Dental work is expensive too, and we have an equally persistent fear of spending money. What would you call that? Cheapophobia? Thriftophobia? Too: Journalism ain't exactly the path to wealth and riches.

When we heard that the Arkansas State Dental Association and the Arkansas Mission of Mercy were putting on a free clinic in Little Rock over the weekend, our reluctance to spend money beat out our fear of dental work and we decided it was time to get that tooth filled after all.

The free clinic was open Friday and Saturday. Doors opened at 6 a.m. both days and on Saturday morning a line stretched a full block away from the Statehouse Convention Center doors. Those at the front must have arrived at 4:30 a.m. Dentists who volunteered their time treated over 1,875 patients over two days and gave away over $1 million in free dental work, performing everything from X-rays and extractions to fillings and teeth-cleanings.

### REQUIREMENT A
For the text on the free dental clinic, state whether each statement agrees with it, answering yes or no and quoting the deciding words. (i) The free clinic was open on Friday and Saturday. (ii) The doors opened at 8 a.m. on both days. (iii) Volunteer dentists treated over 1,875 patients over two days.
### REQUIREMENT B
Quote the text on the free dental clinic between "When we heard" and "filled after all.", inclusive.

### Collected data entries
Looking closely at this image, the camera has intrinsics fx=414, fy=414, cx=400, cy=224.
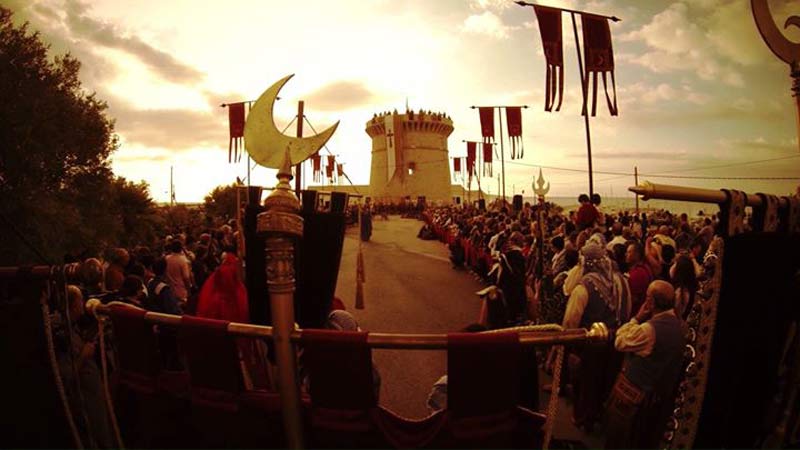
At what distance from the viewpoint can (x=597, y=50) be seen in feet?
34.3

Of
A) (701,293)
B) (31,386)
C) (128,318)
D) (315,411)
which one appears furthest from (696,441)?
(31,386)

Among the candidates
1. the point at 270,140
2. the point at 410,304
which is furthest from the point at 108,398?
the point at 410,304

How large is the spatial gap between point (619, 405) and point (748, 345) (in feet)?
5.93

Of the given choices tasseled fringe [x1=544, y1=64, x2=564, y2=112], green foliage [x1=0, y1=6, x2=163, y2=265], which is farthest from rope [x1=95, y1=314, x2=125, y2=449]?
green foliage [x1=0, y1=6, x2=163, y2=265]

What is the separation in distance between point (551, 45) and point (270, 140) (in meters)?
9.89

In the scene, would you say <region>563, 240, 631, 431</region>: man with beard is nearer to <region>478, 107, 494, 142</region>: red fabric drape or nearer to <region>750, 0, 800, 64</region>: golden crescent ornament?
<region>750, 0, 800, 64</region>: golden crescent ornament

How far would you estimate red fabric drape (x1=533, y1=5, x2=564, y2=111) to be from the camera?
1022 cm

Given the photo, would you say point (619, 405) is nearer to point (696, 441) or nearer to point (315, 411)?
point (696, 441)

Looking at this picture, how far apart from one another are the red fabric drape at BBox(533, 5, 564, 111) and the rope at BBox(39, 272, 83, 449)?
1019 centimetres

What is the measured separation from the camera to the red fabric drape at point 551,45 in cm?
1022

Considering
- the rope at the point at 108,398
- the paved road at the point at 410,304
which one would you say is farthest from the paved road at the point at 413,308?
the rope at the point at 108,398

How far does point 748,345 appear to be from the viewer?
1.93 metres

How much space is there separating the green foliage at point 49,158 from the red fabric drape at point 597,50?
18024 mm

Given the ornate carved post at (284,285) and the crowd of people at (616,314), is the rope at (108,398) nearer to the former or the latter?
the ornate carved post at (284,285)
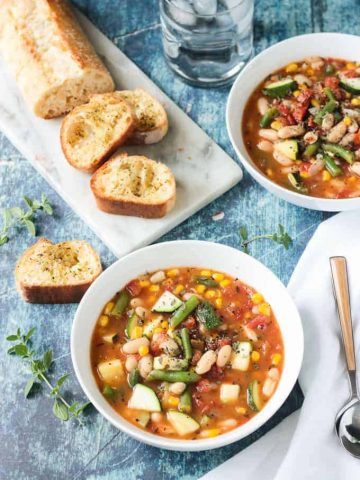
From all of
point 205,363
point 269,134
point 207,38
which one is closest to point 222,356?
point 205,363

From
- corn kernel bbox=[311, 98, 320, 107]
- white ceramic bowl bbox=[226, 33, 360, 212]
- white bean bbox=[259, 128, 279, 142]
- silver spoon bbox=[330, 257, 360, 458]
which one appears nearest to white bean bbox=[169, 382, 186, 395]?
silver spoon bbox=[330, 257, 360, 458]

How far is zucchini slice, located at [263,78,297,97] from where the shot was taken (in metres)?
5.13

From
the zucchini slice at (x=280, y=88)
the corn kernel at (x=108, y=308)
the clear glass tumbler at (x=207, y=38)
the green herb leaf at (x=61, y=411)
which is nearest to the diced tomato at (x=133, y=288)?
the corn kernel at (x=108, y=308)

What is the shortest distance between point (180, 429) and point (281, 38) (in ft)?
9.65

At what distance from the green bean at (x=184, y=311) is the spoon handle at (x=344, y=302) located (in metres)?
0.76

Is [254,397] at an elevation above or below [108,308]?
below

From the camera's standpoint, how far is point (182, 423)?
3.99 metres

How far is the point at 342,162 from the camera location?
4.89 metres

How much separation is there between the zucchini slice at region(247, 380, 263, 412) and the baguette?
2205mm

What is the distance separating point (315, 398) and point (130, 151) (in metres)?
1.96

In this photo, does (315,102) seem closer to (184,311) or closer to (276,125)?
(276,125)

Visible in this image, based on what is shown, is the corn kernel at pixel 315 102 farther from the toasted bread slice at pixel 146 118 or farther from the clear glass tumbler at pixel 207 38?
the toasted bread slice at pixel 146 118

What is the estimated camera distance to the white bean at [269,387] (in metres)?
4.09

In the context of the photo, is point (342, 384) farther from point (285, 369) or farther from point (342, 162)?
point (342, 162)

* * *

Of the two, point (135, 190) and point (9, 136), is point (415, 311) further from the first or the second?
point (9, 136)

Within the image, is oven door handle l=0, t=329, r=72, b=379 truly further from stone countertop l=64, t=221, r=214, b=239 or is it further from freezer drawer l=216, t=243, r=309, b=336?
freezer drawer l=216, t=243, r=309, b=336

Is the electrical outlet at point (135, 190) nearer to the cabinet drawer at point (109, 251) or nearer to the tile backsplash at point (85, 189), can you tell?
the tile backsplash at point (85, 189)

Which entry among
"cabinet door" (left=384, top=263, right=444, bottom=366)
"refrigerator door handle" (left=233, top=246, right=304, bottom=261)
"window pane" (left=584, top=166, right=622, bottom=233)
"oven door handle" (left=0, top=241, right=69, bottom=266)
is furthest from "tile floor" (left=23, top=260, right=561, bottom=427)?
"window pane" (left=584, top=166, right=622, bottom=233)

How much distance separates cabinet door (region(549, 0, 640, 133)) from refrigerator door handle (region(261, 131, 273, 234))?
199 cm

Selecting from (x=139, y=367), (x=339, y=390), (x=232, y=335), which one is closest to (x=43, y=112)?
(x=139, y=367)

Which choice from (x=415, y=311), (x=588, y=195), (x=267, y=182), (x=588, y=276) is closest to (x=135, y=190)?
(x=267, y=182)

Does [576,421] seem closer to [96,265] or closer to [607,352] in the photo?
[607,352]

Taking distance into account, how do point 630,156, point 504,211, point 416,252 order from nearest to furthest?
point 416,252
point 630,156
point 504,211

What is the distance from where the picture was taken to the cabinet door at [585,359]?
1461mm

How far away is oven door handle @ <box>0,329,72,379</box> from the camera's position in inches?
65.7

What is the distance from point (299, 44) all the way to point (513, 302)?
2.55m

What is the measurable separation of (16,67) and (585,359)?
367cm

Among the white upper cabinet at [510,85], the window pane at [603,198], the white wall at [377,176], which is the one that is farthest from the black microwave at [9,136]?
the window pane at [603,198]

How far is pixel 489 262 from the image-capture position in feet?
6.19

### EXERCISE RESPONSE A
(i) Yes: "The free clinic was open Friday and Saturday."
(ii) No: "Doors opened at 6 a.m. both days"
(iii) Yes: "Dentists who volunteered their time treated over 1,875 patients over two days"

### EXERCISE RESPONSE B
When we heard that the Arkansas State Dental Association and the Arkansas Mission of Mercy were putting on a free clinic in Little Rock over the weekend, our reluctance to spend money beat out our fear of dental work and we decided it was time to get that tooth filled after all.